When you're looking for a compound that can exist in cis or trans form, FOCUS ONLY ON THE DOUBLE BOND.

To exist as cis/trans isomers, the carbons that are double-bonded must EACH be attached to two different constituents.

Take a look at C:

The carbon on the right side of the double bond is attached to a methyl group (CH3) and a hydrogen (not drawn, but implied). So far so good.

The carbon on the left side of the double bond is attached to the top of a six membered ring and the bottom of a six membered ring. Since this ring is symmetrical, this carbon is TECHNICALLY attached to "two of the same thing". So, we can eliminate C because it doesn't fit the criterion of "both carbons being attached to TWO different constituents".

Take a look at D:

The carbon on the right side of the double bond is attached to two hydrogens (not drawn, but implied). We can therefore eliminate D.

Draw out B:

https://upload.wikimedia...methyl-2-butene.svg.png

The carbon on the left side of the double bond is attached to two methyl groups (CH3). We can eliminate B.

Therefore, A is the best answer.


Q44:

When you are looking for a compound that IS optically active, you want it to have a chiral center. When a carbon is attached to four different constituents, it's a chiral center.

When you have TWO chiral centers in a molecule, there is the possibility that you have a meso compound. A meso compound is the chemistry equivalent of the spiderman meme:

https://i.redd.it/bekphnqftcb41.jpg

One half of the molecule is a mirror image of the other one.
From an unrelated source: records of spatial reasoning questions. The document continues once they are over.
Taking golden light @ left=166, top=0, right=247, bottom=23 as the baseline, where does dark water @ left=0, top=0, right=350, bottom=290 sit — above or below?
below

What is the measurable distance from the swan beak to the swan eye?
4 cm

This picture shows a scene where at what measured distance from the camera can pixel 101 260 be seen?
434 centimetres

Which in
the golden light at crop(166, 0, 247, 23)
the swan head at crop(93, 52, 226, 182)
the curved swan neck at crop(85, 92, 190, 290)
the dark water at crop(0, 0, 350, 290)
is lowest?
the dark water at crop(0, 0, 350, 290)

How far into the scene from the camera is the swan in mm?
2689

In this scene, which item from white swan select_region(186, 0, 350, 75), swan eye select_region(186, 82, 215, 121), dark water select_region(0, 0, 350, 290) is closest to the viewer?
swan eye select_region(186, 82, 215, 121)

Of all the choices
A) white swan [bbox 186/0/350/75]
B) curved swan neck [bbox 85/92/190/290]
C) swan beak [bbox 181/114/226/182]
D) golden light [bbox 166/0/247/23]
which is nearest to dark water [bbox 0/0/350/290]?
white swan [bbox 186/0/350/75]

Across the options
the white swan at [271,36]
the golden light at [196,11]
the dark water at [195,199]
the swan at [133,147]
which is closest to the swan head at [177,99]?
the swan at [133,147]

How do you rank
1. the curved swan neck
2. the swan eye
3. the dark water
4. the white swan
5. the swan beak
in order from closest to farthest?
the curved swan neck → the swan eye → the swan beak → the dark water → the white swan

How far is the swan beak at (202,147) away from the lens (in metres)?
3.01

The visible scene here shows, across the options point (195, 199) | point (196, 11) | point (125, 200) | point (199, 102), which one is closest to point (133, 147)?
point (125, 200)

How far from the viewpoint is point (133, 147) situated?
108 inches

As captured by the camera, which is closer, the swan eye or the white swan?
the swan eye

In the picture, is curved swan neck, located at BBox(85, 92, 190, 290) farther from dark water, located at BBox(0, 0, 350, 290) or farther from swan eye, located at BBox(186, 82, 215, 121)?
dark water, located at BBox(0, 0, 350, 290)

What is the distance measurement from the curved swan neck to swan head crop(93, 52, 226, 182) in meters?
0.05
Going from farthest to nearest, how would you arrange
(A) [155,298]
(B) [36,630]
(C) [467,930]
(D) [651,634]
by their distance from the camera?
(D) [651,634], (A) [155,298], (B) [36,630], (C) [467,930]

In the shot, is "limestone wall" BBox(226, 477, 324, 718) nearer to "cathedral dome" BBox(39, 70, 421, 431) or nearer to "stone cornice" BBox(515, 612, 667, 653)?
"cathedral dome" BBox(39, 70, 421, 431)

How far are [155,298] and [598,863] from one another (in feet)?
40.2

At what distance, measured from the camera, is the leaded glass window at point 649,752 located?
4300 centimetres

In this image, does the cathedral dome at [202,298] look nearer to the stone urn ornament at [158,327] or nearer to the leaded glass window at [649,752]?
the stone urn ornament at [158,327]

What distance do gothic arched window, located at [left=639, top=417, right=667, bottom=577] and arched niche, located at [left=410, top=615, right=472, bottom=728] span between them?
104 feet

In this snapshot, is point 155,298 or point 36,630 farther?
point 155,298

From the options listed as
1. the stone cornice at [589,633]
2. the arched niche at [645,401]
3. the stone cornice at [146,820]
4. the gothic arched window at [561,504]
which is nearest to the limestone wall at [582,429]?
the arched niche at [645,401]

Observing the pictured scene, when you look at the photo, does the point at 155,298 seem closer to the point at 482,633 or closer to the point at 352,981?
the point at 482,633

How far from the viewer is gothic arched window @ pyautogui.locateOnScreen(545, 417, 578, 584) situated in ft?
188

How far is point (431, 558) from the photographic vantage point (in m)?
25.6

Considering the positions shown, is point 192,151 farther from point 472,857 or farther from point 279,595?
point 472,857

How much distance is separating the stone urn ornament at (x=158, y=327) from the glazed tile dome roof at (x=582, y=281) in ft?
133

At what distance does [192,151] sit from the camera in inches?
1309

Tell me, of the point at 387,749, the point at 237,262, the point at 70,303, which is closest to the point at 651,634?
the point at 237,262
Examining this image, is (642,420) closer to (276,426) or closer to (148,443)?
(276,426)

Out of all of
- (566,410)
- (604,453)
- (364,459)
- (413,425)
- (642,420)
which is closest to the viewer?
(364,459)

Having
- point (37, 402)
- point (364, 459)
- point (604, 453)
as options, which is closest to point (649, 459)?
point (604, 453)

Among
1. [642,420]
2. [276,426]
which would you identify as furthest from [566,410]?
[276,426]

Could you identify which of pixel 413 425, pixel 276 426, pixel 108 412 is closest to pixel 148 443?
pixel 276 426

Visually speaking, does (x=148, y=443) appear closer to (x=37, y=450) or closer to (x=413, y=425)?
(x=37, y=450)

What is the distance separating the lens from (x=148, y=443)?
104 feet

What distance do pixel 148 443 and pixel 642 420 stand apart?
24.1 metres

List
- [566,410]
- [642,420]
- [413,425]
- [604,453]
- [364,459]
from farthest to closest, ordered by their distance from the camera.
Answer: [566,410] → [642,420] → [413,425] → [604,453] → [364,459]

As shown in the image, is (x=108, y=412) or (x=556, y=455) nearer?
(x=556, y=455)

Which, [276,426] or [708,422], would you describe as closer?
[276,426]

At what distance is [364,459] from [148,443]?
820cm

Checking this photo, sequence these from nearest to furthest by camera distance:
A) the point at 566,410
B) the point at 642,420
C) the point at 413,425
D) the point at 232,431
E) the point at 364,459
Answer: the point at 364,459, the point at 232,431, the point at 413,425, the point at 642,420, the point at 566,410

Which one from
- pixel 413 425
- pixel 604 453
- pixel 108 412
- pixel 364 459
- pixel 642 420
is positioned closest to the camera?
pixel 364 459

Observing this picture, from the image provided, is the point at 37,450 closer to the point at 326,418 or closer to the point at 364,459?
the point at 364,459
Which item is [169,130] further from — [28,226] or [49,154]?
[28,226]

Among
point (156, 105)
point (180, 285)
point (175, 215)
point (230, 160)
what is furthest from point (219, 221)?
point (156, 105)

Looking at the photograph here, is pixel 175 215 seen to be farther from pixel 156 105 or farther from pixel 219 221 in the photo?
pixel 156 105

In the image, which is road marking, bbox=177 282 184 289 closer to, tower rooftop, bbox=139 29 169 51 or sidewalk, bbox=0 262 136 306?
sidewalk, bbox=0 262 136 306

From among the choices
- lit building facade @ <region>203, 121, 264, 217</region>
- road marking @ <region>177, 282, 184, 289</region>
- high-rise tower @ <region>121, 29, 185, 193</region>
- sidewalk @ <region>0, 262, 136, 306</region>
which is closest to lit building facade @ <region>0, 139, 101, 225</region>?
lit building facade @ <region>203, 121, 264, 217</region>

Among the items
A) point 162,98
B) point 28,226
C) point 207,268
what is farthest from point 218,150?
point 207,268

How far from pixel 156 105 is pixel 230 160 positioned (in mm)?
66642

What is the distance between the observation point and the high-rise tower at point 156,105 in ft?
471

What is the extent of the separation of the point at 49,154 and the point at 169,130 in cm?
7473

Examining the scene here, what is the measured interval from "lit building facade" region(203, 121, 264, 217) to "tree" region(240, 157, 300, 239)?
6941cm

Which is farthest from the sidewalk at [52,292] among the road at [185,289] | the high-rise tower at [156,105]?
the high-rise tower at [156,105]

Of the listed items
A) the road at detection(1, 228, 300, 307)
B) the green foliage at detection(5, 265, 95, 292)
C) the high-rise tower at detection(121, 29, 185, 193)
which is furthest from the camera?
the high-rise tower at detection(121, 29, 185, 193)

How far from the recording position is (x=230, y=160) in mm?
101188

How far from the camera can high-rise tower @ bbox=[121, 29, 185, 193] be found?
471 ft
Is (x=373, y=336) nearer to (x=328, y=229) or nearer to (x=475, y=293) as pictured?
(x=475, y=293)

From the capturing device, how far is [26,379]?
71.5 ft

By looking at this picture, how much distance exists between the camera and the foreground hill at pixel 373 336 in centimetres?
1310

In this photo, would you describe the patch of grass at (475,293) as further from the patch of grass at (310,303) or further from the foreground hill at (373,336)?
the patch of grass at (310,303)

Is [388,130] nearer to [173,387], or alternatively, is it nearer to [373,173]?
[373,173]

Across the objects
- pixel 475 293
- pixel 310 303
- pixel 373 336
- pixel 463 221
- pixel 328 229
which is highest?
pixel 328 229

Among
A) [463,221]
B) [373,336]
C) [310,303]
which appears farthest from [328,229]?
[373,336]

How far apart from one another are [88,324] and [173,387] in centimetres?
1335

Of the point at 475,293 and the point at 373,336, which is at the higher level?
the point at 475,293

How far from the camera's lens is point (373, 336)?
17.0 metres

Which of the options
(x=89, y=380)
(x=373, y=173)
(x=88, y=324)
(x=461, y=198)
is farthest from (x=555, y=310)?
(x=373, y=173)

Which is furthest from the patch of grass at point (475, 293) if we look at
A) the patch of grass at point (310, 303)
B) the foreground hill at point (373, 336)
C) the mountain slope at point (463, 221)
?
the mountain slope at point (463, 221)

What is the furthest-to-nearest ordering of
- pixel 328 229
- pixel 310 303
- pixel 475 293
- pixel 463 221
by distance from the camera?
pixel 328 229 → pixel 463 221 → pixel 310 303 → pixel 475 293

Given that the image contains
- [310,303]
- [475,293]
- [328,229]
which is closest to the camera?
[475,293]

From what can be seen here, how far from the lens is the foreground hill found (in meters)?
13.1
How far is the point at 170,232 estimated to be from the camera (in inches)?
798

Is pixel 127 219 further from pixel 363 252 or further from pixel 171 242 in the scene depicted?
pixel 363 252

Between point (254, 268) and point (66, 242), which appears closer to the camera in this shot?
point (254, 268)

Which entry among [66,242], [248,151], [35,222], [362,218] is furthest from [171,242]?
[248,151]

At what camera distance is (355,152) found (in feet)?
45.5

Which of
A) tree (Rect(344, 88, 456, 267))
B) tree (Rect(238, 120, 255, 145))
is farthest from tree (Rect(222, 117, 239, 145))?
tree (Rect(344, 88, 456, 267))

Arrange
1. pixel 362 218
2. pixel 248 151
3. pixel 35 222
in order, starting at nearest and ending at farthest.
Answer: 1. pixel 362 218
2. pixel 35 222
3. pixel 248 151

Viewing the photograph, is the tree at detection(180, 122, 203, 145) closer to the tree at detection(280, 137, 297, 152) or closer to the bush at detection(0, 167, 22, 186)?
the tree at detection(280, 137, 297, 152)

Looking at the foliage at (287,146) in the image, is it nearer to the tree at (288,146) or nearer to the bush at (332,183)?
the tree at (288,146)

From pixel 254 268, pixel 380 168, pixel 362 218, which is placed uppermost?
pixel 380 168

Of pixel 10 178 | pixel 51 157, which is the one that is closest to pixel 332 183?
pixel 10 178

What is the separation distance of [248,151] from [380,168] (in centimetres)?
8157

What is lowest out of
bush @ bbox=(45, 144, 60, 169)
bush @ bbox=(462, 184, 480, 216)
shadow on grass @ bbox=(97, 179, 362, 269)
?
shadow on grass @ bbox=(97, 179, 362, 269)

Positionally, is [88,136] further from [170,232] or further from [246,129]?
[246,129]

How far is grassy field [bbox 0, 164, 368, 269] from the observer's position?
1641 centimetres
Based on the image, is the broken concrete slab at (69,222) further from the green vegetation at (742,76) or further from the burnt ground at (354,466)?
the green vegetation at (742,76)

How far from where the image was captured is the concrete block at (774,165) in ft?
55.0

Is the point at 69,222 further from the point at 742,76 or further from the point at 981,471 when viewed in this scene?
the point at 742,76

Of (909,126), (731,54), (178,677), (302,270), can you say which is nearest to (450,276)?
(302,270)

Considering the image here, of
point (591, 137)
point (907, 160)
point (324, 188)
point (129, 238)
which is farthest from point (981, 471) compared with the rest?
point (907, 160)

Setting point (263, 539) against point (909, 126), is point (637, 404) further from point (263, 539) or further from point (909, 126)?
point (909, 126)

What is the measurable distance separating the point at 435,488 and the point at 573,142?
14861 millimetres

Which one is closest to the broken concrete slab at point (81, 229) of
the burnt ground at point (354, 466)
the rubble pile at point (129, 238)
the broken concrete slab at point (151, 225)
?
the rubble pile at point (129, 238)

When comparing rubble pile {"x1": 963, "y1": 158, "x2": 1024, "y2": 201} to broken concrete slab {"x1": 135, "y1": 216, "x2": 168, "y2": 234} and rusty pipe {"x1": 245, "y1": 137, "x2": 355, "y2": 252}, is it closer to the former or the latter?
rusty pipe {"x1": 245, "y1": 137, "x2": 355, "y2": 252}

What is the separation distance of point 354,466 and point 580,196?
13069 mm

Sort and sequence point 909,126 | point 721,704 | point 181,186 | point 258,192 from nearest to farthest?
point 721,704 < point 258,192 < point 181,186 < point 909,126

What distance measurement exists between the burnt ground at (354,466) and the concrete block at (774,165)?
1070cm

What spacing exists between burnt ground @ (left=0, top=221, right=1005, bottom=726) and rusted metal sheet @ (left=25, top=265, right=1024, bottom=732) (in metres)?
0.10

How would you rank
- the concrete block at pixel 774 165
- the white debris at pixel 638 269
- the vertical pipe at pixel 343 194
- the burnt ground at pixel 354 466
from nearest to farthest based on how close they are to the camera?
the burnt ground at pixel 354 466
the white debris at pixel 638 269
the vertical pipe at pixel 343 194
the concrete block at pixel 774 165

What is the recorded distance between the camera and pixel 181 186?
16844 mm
If that's true, then EVEN THOUGH there are two chiral centers, the molecule IS NOT OPTICALLY ACTIVE (meaning that it doesn't "rotate light").

OK... so how do we spot the meso compound?

With Fischer projections, it's relatively simple. We need to look for the Fischer projection that has a "mirror plane". Something that looks like this:

https://chem.libretexts.org/@api/deki/files/1574/Meso2_(5).bmp?revision=1

But wait... none of them look like that. 😫

Recall that SINGLE bonds can SPIN. So, we need to try spinning the top half of each of the available answers, and then see if we get a mirror plane.

https://chem.libretexts.org/@api/deki/files/1577/rotated_(1).bmp?revision=1

Trying this out, we can then see that B is the only answer.